The question catches me off guard. Not would it bother me—would it matter. Like my feelings are irrelevant compared to the fact itself.

"That's not an answer."

"You didn't ask a question. You made an accusation." His mouth curves, just barely. Not quite a smile. "If you want to know something, Francesca, ask me directly."

I lean back, reassessing. He doesn't deflect or make a joke or smooth over the tension like most men would. Luca sits there, utterly calm, waiting to see what I'll do.

"Are you following me?"

"Not right now." He says it like it's the literal truth, which means—

"But you have been."

"I didn't say that."

"You didn't deny it either."

I wrap my hands around the coffee mug. It's too hot to drink yet, but the warmth grounds me.

I take a sip anyway. Just right. The way I always drink it at home, alone, when no one's watching.

I glance at him over the rim of the cup.
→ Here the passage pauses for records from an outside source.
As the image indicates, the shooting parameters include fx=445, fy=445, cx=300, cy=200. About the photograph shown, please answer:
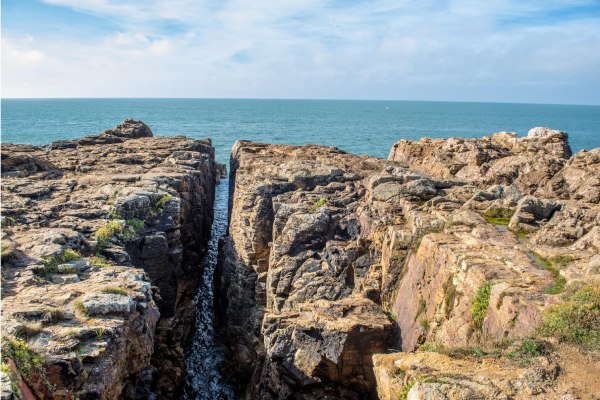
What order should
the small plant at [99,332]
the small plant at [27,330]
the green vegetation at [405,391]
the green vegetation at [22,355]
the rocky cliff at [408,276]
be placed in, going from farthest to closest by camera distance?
the small plant at [99,332], the small plant at [27,330], the rocky cliff at [408,276], the green vegetation at [22,355], the green vegetation at [405,391]

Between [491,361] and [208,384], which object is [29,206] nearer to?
[208,384]

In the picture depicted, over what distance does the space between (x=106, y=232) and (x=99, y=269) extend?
12.8 ft

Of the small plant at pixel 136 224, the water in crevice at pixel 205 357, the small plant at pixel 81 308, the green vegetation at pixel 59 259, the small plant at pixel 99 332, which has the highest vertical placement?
the small plant at pixel 136 224

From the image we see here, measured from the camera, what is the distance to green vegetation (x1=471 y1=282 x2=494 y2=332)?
1619cm

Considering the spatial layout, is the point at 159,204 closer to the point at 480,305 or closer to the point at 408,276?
the point at 408,276

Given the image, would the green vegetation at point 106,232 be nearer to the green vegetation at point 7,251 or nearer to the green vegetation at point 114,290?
the green vegetation at point 7,251

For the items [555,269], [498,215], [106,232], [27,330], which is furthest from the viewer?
[106,232]

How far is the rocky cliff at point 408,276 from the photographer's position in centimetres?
1344

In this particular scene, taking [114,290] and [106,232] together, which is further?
[106,232]

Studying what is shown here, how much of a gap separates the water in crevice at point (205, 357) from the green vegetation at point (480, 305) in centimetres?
1671

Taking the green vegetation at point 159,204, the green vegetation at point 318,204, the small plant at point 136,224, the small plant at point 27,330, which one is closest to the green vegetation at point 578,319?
the small plant at point 27,330

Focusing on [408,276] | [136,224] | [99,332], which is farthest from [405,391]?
[136,224]

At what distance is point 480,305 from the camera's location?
16.4 m

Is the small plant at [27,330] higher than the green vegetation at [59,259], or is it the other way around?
the green vegetation at [59,259]
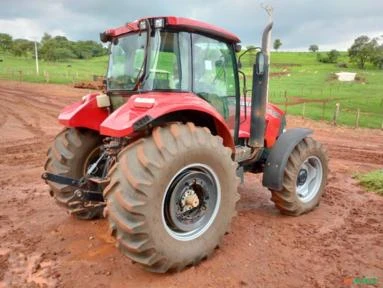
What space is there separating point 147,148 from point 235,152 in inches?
61.7

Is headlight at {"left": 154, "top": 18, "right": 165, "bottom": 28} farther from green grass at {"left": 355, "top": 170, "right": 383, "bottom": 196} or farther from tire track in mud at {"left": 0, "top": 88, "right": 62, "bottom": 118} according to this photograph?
tire track in mud at {"left": 0, "top": 88, "right": 62, "bottom": 118}

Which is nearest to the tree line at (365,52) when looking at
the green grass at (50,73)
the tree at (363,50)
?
the tree at (363,50)

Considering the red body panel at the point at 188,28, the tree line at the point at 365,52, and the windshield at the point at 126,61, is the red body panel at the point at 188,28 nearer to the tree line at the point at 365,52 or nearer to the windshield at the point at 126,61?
the windshield at the point at 126,61

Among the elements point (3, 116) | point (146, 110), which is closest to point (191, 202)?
point (146, 110)

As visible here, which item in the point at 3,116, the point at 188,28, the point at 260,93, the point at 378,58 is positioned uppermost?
the point at 378,58

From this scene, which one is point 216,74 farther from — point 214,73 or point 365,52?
point 365,52

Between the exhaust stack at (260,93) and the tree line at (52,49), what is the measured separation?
6629cm

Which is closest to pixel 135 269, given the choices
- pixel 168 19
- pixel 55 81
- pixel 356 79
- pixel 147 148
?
pixel 147 148

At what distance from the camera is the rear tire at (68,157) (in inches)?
175

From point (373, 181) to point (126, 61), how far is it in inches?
187

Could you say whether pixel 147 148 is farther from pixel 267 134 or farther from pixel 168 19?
pixel 267 134

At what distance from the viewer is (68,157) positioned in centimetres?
443

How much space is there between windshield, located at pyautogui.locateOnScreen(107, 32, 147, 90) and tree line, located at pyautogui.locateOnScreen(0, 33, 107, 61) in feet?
217

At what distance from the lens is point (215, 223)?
150 inches
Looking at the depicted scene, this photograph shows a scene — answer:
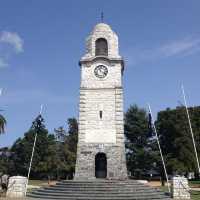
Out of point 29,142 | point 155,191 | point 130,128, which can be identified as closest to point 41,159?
point 29,142

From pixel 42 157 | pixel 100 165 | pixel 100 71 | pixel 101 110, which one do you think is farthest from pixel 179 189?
pixel 42 157

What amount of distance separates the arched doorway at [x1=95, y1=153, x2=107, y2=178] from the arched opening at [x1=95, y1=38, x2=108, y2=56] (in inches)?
374

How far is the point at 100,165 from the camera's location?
99.0 ft

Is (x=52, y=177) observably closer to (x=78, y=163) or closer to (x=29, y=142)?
(x=29, y=142)

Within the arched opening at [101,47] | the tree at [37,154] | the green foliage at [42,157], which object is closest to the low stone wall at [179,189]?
the arched opening at [101,47]

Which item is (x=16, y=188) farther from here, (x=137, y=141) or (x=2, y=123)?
(x=137, y=141)

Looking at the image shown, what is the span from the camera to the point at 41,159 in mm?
58250

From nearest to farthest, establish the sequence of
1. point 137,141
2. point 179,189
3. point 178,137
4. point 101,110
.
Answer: point 179,189, point 101,110, point 178,137, point 137,141

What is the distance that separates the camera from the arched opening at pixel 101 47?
3269 cm

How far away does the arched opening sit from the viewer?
32688 mm

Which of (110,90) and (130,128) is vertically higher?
(130,128)

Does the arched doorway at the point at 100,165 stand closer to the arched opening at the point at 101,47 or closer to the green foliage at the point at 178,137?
the arched opening at the point at 101,47

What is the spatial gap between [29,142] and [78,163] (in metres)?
34.2

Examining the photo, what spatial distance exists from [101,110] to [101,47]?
627 centimetres
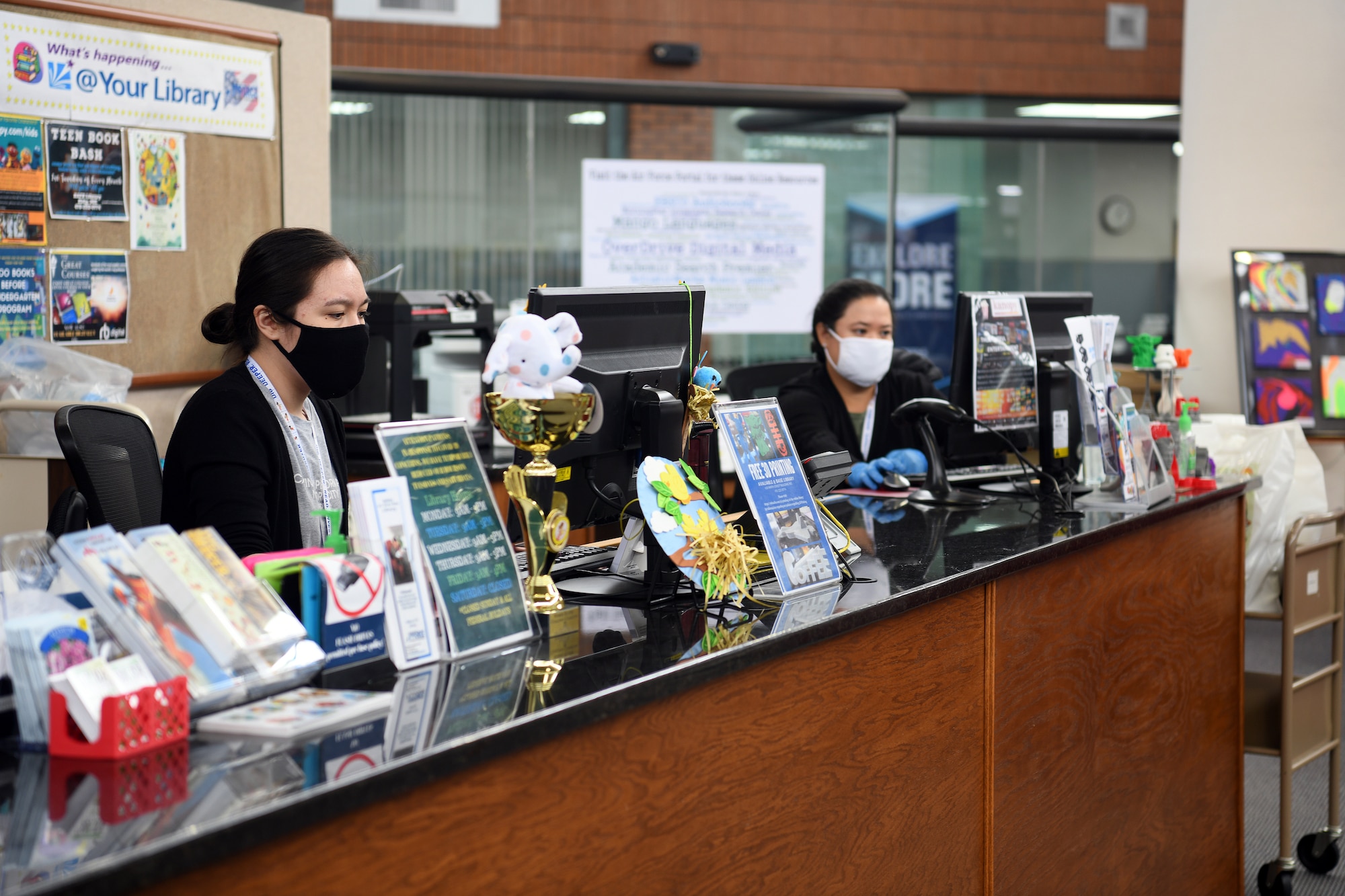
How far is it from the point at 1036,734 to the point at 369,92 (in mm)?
4911

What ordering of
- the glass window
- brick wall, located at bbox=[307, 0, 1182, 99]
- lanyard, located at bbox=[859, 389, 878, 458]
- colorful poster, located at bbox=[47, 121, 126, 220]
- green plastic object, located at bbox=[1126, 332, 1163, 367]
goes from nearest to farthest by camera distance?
green plastic object, located at bbox=[1126, 332, 1163, 367]
colorful poster, located at bbox=[47, 121, 126, 220]
lanyard, located at bbox=[859, 389, 878, 458]
the glass window
brick wall, located at bbox=[307, 0, 1182, 99]

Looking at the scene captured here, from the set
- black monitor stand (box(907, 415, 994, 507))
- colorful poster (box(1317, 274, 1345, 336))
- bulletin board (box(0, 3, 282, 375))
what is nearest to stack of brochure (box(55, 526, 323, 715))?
black monitor stand (box(907, 415, 994, 507))

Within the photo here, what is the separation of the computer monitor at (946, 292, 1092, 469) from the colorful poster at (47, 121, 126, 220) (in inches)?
89.4

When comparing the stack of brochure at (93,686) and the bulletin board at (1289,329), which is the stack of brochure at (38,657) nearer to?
the stack of brochure at (93,686)

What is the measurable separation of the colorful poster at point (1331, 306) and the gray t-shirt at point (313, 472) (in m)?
4.23

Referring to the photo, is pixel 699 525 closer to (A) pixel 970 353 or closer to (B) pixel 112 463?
(B) pixel 112 463

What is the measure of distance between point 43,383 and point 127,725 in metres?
2.42

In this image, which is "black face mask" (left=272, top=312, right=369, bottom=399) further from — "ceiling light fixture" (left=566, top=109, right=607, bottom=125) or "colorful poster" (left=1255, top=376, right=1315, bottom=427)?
"ceiling light fixture" (left=566, top=109, right=607, bottom=125)

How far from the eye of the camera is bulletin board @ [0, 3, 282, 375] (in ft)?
11.4

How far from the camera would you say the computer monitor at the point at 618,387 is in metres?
1.85

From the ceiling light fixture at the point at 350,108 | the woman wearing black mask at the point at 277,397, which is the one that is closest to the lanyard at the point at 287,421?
the woman wearing black mask at the point at 277,397

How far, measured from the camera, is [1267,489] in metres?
3.54

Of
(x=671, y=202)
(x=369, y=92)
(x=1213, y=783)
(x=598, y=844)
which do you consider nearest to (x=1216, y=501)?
(x=1213, y=783)

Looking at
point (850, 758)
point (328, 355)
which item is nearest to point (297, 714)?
point (850, 758)
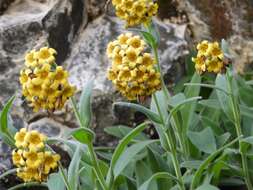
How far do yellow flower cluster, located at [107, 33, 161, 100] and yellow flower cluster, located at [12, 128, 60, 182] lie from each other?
0.34 m

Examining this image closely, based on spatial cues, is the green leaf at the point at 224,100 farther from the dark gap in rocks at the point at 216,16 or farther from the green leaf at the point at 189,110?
the dark gap in rocks at the point at 216,16

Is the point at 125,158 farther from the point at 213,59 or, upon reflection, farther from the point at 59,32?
the point at 59,32

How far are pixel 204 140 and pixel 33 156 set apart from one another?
106 cm

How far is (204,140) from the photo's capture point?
9.84 ft

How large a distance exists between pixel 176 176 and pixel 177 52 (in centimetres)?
111

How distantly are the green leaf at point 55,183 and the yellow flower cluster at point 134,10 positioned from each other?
745 millimetres

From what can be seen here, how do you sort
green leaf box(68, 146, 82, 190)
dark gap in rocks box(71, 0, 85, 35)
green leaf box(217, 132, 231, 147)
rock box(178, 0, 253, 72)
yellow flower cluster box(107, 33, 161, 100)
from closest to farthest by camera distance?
yellow flower cluster box(107, 33, 161, 100) → green leaf box(68, 146, 82, 190) → green leaf box(217, 132, 231, 147) → dark gap in rocks box(71, 0, 85, 35) → rock box(178, 0, 253, 72)

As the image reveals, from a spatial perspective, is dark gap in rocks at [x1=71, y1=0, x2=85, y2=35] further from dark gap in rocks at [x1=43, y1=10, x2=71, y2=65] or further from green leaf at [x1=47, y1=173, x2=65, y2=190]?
Answer: green leaf at [x1=47, y1=173, x2=65, y2=190]

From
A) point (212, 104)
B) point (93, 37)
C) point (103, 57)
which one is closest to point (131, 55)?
point (212, 104)

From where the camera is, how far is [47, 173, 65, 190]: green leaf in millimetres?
2781

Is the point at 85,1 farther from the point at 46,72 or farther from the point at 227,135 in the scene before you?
the point at 46,72

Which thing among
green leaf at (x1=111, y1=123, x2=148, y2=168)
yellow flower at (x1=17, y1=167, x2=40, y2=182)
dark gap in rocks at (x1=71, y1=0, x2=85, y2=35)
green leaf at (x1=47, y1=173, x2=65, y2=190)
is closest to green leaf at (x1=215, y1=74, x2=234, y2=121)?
green leaf at (x1=111, y1=123, x2=148, y2=168)

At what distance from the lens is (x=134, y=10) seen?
8.25 ft

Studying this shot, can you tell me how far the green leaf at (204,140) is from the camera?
297 centimetres
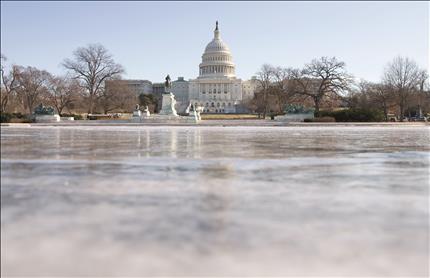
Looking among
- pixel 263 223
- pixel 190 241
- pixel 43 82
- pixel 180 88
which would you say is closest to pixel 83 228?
pixel 190 241

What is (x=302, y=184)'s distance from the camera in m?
7.30

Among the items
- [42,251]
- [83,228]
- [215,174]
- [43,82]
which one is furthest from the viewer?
[43,82]

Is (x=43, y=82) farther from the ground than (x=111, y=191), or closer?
farther from the ground

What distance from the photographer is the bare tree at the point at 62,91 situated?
7138 centimetres

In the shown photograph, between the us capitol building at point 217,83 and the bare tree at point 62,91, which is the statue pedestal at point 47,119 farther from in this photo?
the us capitol building at point 217,83

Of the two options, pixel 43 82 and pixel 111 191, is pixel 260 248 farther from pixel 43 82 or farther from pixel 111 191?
pixel 43 82

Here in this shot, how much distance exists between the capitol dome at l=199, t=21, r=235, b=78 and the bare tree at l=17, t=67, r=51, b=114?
79410 millimetres

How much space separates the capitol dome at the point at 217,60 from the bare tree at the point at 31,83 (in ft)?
261

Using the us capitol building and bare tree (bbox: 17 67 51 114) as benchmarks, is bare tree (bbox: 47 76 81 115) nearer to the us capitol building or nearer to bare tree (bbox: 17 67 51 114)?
bare tree (bbox: 17 67 51 114)

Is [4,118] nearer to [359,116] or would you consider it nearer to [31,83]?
[31,83]

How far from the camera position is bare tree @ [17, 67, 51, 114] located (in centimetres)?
6425

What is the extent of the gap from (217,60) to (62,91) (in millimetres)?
77805

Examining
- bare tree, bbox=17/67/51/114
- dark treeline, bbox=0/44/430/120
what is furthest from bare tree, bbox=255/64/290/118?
bare tree, bbox=17/67/51/114

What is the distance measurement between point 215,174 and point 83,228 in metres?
4.05
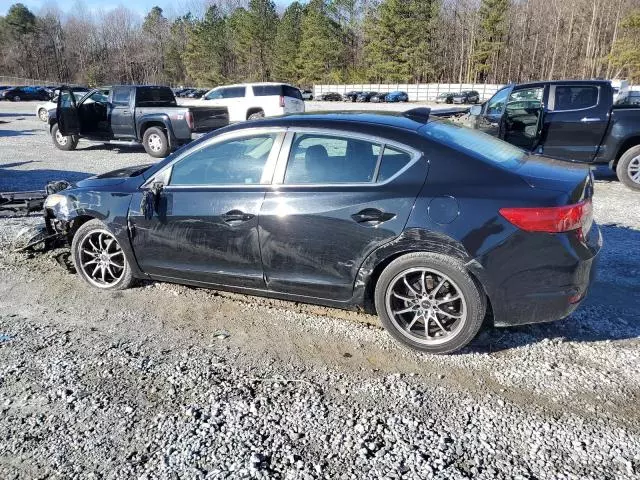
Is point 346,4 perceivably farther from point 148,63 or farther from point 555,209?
point 555,209

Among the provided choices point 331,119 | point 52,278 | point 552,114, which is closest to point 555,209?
point 331,119

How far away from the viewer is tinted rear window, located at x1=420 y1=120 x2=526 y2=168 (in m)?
3.34

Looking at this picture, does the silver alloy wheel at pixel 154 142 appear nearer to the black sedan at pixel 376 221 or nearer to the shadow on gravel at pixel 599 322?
the black sedan at pixel 376 221

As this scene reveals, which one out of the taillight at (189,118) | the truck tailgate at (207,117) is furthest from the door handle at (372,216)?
the truck tailgate at (207,117)

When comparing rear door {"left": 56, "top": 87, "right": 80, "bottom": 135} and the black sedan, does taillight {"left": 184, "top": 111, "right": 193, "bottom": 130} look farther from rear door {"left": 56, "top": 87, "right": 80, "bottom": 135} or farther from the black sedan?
the black sedan

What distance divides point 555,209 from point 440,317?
3.29 feet

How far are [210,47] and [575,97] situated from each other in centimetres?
8169

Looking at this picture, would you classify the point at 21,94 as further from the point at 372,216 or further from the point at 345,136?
the point at 372,216

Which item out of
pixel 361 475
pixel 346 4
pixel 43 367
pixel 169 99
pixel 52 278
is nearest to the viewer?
pixel 361 475

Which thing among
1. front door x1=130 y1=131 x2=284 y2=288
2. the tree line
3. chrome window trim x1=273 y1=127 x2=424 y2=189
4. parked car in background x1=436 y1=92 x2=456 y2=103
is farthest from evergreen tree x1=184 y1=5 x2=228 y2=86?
chrome window trim x1=273 y1=127 x2=424 y2=189

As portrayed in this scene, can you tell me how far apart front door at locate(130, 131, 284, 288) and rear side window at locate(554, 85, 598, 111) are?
22.6 feet

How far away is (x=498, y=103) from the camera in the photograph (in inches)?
378

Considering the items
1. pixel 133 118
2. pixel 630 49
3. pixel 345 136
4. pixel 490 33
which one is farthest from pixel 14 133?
pixel 490 33

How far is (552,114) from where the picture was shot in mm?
8617
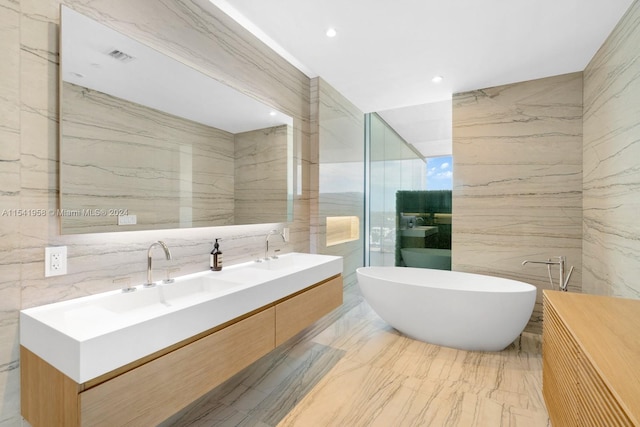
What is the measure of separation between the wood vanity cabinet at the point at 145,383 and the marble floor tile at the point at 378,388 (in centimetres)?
58


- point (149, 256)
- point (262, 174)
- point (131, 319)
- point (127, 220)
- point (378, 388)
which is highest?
point (262, 174)

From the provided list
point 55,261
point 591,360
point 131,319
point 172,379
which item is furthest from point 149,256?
point 591,360

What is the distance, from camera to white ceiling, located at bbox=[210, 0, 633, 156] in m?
2.04

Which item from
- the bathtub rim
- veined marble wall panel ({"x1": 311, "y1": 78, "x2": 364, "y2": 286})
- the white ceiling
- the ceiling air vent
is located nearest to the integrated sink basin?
the ceiling air vent

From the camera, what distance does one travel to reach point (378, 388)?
2119 millimetres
He's already watching me, waiting.

How did he know?

"Tell me about yourself," he says, and it's not quite a request.

"That's a broad question."

"Start anywhere." He leans forward, elbows on the table, and the space between us shrinks. "I want to know everything."

The way he says everything makes my mouth go dry.

"I'm a nurse. ER. You know that already."

"I do. But I don't know why."

"Why what?"

"Why you became a nurse." He's so still when he watches me, like a predator that's learned patience. "It's not an easy job. Long hours, shit pay, people at their worst. Most people couldn't handle it. But you do. So why?"

Because my brother died and I couldn't save him. Because I spent years trying to make up for it, trying to save everyone else so maybe it would balance out. Because my brother died alone with no one there to hold his hand. But I don't say any of that.

"I like helping people," I say instead, which is true but incomplete.

He nods slowly, like he knows I'm lying by omission but he'll allow it. For now.

"Family?"

"Parents in Bensonhurst. You?"

"Dead."

The word lands heavy between us. I wait, but he doesn't elaborate. He keeps looking at me, his expression unreadable.

"I'm sorry," I say, because what else do you say?

"Don't be. It was a long time ago." He takes a sip of his coffee, and I notice his hands—scarred knuckles, a thin white line across his right palm that looks like it came from a knife. "You close with them? Your parents?"

"Close enough. Sunday dinners, holidays. My mom still tries to set me up with every Italian boy in Brooklyn."

"But you left." Not a question. "Moved to Hell's Kitchen."

"Yeah. I needed my own space." I take a sip of coffee. "What about you?" I ask, trying to regain some footing. "What do you do? For work, I mean."

"I solve problems for people."

I wait for him to expand on that, but he doesn't. He looks at me, patient and still.

"That's vague."

"It's accurate."

"What kind of problems?"

"The kind people can't solve themselves." He takes a sip of his coffee, his throat working when he swallows. "The kind that require... particular skill sets."

A vague job description, no details, the kind of answer that sounds reasonable but means absolutely nothing. The kind of answer men give when they don't want you to know what they really do.

I notice the watch on his wrist too—expensive, not flashy but quality, the kind that costs more than I make in a month. When the waitress came over, she didn't quite meet his eyes. When a guy at the bar glanced our way earlier, he looked away fast when he saw Luca.

People are afraid of him.

I should be afraid of him.

"Are you in construction?" I ask, testing.

"Sometimes." His mouth curves again, that not-quite-smile. "When the job requires it."

"Is that what you were doing when you got shot?"